### WHAT YOU NEED TO DO
Can you return all of the data below word for word, keeping only the text?

* Begin *

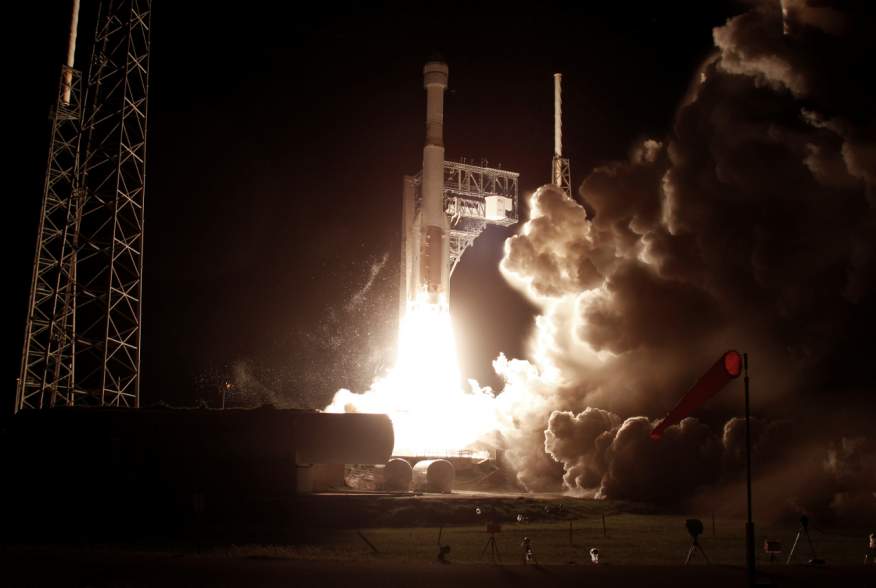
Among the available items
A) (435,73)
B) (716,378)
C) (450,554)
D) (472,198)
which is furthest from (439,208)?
(716,378)

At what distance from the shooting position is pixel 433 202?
69062mm

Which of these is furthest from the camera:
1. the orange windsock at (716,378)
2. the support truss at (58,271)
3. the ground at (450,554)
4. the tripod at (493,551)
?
the support truss at (58,271)

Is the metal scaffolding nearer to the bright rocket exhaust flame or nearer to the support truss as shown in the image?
the bright rocket exhaust flame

* End *

### SOLVED PROBLEM
Among the available items
A) (435,73)
B) (716,378)
C) (450,554)
D) (472,198)
which is furthest from (439,208)?
(716,378)

At what distance from the shooting position is pixel 433 202?
69062mm

Which of these is furthest from the camera:
1. the orange windsock at (716,378)
2. the support truss at (58,271)
3. the ground at (450,554)
4. the tripod at (493,551)
?
the support truss at (58,271)

Is the metal scaffolding nearer to the bright rocket exhaust flame or nearer to the support truss as shown in the image?
the bright rocket exhaust flame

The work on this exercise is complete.